Серёжкины уши словно обдало жаром от этих слов: понятно, для чего ждёт продавщица лейтенанта. В деревне ребятишкам не сочиняют баек о том, что их нашли в капусте, и любовные игры старших братьев и сестёр для них не тайна. Вечерние посиделки перед войной – зимой в чьём-нибудь доме, летом на лугу за деревней – с песнями под гармошку, с танцами, с таинственными перешёптываниями и поцелуями – всё проходило на глазах ребятни, и Серёжка, постепенно постигая смысл этих игр, терпеливо дожидался, когда придёт его пора. Взрослым полагалось любить – в том состояла жизнь. Так было до войны, но разве можно об этом думать сейчас?!
«Сама напрашивается», – подумал неприязненно Серёжка; в деревне парни были всегда зачинщиками любовных утех и никогда – девушки. Лицо у Настасьи круглое, голос сочный и чуточку нараспев. «Краля! – мысленно обругал её Серёжка. – Разве такую надо лейтенанту Вахрамееву?!»
Он почему-то был уверен, что на этот раз продуктов от неё не получит, и не удивился, когда она сказала:
– Какая жалость – почти ничего нет!
И всё-таки в душе у Серёжки маленькая надежда таилась на самом донышке, и потому на отказ сердце у него нехорошо ёкнуло – всё стало ему безразлично, как в последние, безмерно трудные голодные и холодные дни. Лучше бы его не вытаскивали из реки!
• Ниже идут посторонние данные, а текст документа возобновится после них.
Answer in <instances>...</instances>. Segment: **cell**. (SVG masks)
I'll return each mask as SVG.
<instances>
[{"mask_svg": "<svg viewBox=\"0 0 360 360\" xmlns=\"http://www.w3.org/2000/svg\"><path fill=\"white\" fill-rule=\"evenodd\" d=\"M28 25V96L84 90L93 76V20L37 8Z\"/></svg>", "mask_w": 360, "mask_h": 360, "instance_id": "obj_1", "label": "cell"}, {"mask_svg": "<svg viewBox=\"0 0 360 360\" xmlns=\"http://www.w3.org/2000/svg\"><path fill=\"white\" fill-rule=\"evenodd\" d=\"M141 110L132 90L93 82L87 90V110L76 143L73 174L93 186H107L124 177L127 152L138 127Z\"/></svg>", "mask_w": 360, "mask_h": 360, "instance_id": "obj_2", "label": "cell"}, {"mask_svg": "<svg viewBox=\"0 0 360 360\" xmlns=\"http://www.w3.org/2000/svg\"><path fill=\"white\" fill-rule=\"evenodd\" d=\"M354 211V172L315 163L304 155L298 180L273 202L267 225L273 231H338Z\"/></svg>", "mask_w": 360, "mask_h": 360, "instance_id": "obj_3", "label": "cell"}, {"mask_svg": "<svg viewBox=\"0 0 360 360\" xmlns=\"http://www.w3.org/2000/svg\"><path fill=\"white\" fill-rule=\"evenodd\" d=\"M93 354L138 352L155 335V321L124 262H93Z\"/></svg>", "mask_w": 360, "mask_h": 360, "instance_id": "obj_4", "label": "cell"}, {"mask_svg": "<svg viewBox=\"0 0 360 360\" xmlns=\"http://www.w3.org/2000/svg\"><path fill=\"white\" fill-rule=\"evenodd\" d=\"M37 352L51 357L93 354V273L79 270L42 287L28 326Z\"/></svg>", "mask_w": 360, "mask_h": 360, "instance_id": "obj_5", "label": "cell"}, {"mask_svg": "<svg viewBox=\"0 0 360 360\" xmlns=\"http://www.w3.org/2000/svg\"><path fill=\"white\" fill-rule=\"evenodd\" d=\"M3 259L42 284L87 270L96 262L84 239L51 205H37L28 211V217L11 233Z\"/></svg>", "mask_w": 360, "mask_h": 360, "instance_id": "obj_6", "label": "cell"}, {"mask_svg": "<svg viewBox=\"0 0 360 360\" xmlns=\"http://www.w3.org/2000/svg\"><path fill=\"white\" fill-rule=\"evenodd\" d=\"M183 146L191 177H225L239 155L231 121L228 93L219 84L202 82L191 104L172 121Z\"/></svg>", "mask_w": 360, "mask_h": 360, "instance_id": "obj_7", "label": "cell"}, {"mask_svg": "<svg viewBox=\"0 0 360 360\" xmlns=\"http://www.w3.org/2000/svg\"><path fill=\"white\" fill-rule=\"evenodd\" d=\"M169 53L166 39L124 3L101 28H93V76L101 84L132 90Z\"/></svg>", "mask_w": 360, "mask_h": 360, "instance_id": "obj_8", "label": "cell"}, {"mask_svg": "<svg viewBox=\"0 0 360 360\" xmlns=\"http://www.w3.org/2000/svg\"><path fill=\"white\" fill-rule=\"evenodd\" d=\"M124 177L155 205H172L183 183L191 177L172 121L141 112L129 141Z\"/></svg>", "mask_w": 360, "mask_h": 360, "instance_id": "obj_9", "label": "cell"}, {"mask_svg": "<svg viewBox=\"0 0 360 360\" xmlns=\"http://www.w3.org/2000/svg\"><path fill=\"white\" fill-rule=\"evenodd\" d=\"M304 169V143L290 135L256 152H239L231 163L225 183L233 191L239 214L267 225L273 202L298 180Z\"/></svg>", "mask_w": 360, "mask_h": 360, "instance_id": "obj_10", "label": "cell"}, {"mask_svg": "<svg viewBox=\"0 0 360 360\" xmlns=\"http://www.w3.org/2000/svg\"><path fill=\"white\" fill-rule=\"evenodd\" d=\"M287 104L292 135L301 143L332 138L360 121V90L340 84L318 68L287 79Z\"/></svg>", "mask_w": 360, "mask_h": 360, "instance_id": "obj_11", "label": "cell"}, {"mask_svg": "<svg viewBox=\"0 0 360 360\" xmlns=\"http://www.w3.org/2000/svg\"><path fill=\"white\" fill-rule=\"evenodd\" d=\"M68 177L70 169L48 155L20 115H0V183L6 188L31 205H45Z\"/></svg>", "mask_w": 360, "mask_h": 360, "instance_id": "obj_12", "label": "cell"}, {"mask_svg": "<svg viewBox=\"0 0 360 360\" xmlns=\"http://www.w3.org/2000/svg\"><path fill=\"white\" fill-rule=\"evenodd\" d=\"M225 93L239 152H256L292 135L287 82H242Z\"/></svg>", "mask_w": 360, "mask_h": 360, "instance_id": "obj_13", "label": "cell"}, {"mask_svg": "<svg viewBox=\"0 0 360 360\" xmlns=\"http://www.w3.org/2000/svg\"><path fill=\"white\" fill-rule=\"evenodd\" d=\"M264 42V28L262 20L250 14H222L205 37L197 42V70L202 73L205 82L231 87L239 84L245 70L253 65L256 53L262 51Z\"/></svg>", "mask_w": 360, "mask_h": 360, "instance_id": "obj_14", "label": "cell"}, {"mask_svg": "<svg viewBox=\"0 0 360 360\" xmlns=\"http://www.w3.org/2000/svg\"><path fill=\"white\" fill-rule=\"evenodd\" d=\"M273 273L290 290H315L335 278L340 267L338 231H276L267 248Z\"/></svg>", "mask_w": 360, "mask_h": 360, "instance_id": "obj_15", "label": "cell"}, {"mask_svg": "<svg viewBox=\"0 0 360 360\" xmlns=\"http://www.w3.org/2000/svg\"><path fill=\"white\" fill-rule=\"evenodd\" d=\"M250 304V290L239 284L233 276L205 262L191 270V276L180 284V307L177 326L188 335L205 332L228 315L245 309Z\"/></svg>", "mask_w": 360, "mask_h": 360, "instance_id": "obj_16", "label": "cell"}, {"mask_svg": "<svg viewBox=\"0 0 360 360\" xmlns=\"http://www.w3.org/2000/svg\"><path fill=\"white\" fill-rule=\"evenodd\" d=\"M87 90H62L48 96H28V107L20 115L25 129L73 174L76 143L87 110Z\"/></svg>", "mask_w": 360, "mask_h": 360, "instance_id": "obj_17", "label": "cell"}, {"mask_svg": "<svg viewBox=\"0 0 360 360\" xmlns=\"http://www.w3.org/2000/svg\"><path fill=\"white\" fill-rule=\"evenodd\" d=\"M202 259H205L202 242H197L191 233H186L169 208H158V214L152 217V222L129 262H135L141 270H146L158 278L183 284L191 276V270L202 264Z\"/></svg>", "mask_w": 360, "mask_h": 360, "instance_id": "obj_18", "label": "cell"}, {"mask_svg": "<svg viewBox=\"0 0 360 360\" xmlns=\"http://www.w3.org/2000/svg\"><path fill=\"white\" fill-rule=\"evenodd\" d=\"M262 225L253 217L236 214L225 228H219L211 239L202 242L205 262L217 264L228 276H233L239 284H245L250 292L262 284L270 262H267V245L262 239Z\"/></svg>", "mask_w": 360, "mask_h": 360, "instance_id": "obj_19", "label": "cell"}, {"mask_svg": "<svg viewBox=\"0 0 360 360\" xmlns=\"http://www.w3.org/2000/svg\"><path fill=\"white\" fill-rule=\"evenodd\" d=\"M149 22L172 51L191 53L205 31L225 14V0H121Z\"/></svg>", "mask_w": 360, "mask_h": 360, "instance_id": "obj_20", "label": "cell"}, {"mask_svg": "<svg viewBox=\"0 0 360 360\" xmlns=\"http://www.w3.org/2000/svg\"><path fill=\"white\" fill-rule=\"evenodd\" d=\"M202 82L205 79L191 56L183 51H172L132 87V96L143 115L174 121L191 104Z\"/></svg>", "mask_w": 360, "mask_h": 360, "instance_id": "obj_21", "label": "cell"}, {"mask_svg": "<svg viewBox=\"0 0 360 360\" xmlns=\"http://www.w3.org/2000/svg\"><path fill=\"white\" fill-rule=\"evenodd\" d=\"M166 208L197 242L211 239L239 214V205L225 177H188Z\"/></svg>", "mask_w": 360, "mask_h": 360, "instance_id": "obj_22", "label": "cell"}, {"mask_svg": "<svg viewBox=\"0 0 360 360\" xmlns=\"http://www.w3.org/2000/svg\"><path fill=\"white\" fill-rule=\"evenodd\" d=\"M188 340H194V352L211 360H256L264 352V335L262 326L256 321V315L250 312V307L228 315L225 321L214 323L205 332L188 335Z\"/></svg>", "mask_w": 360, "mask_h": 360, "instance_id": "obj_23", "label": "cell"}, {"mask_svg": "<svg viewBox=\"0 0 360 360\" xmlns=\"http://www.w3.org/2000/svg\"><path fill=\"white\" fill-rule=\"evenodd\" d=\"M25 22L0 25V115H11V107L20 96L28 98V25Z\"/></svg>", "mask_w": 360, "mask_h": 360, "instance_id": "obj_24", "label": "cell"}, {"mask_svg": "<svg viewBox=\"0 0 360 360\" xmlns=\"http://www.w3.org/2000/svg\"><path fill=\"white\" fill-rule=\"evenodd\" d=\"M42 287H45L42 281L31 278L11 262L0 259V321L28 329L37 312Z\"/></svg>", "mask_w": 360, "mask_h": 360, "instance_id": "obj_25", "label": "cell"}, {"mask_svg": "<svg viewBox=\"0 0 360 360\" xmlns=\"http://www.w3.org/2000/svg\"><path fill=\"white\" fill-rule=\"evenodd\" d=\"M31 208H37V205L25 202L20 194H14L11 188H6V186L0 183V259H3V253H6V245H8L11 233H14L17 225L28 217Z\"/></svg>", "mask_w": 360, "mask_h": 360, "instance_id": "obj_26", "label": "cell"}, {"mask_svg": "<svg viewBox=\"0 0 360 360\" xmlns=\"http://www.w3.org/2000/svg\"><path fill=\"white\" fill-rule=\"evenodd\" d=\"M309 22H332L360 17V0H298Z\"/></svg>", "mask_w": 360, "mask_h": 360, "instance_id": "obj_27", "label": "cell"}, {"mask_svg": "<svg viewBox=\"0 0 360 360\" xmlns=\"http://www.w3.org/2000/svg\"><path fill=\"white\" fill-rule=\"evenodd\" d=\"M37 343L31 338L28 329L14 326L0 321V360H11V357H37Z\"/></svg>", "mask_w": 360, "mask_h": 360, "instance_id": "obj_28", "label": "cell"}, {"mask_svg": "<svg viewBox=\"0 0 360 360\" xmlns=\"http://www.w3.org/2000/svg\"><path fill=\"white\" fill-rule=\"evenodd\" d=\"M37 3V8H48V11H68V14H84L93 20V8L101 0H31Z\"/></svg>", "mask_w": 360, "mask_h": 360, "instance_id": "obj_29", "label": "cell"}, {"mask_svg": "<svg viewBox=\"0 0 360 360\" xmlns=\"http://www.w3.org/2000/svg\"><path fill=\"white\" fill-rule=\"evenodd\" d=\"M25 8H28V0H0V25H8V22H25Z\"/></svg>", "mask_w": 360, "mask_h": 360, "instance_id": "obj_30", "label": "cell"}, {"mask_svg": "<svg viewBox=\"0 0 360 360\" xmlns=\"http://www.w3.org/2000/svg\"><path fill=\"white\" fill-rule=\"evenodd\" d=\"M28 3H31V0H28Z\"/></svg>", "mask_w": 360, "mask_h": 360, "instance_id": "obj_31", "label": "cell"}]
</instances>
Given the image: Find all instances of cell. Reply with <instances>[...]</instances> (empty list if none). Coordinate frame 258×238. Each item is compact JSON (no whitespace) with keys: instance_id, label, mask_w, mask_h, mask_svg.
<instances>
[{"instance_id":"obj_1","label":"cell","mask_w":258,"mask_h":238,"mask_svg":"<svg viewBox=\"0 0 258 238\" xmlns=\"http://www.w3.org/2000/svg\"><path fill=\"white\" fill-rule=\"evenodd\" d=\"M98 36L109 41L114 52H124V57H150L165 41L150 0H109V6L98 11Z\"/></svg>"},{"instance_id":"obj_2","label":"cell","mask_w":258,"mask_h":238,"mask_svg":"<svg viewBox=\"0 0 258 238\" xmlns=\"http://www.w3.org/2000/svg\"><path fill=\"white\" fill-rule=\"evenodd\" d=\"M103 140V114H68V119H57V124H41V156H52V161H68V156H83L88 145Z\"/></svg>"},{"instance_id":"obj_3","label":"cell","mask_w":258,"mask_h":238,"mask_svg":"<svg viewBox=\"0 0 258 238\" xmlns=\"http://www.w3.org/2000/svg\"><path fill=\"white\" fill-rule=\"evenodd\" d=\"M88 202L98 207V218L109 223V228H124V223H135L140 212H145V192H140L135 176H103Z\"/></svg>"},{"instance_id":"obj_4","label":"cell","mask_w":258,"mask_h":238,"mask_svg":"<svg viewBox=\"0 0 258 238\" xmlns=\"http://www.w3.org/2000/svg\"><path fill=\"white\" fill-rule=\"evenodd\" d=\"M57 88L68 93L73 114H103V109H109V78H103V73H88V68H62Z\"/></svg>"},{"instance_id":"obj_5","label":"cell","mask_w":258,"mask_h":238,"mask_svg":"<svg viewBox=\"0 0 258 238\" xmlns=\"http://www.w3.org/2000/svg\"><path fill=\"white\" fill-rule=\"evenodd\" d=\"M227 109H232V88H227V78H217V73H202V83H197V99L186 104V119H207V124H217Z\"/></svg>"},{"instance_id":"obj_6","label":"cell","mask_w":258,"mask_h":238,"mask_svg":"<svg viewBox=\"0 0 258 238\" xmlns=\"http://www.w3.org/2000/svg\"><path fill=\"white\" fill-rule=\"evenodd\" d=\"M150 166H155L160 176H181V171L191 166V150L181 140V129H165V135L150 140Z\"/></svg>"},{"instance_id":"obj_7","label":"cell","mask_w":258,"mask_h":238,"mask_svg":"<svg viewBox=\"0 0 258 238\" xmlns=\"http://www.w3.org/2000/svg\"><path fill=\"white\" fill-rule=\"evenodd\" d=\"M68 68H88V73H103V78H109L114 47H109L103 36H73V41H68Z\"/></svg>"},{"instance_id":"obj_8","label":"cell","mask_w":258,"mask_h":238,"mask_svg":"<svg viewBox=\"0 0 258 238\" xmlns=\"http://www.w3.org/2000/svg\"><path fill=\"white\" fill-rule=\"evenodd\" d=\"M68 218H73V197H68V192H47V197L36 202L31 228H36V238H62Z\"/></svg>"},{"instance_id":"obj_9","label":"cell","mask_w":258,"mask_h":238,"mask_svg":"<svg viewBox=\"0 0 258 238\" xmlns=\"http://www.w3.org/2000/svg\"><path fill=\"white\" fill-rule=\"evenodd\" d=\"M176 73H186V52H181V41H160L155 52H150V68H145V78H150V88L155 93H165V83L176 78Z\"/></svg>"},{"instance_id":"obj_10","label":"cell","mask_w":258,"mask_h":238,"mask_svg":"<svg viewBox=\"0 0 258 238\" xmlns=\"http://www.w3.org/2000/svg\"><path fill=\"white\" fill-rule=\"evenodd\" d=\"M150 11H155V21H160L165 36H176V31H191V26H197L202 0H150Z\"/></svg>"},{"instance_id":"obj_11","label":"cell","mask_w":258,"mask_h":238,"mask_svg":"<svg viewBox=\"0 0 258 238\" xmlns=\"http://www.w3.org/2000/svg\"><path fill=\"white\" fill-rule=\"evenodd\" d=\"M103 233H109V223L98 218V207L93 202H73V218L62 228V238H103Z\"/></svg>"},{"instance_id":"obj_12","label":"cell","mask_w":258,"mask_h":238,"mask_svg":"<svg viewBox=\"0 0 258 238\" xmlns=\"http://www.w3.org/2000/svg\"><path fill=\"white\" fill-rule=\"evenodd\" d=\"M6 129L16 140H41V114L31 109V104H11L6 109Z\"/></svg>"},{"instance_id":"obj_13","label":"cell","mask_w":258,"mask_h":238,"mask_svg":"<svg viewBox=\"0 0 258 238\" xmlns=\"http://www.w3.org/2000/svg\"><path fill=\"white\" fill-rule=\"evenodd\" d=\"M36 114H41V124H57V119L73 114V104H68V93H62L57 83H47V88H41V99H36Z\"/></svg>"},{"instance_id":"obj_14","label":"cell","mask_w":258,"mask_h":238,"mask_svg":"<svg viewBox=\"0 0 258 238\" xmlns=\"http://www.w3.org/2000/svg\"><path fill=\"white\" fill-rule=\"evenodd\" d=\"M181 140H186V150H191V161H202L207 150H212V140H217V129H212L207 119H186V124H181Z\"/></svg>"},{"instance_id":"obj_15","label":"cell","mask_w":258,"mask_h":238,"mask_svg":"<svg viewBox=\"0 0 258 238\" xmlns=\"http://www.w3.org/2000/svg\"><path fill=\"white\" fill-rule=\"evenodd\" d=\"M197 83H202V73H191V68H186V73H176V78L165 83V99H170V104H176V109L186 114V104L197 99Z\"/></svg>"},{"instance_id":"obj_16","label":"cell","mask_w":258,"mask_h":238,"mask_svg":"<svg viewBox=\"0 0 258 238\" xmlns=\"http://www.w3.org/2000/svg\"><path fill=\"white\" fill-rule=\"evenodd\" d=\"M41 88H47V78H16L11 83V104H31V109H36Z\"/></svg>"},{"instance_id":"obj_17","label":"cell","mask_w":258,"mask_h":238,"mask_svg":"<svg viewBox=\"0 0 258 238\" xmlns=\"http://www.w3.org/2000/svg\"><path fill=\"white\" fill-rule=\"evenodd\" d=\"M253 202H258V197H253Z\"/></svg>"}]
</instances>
Настасья сновала зачем-то туда-сюда на небольшом пятачке и продолжала что-то наговаривать своим мягким певучим голосом; Серёжка повернулся и пошёл вон; медленно и осторожно пошёл, стараясь не зацепить чего-нибудь: проход до самой двери был заставлен пустыми деревянными бочонками и грубо сколоченными ящиками. Он почувствовал вдруг, что в нём вместе с обидой и непрошеными слезами вскипело какое-то новое, неведомое ему ранее чувство – тёмное, злое, страшное, готовое от малейшего прикосновения взорваться яростью невиданной силы, как бомба, и разнести и самого Серёжку, и всё, что было вокруг.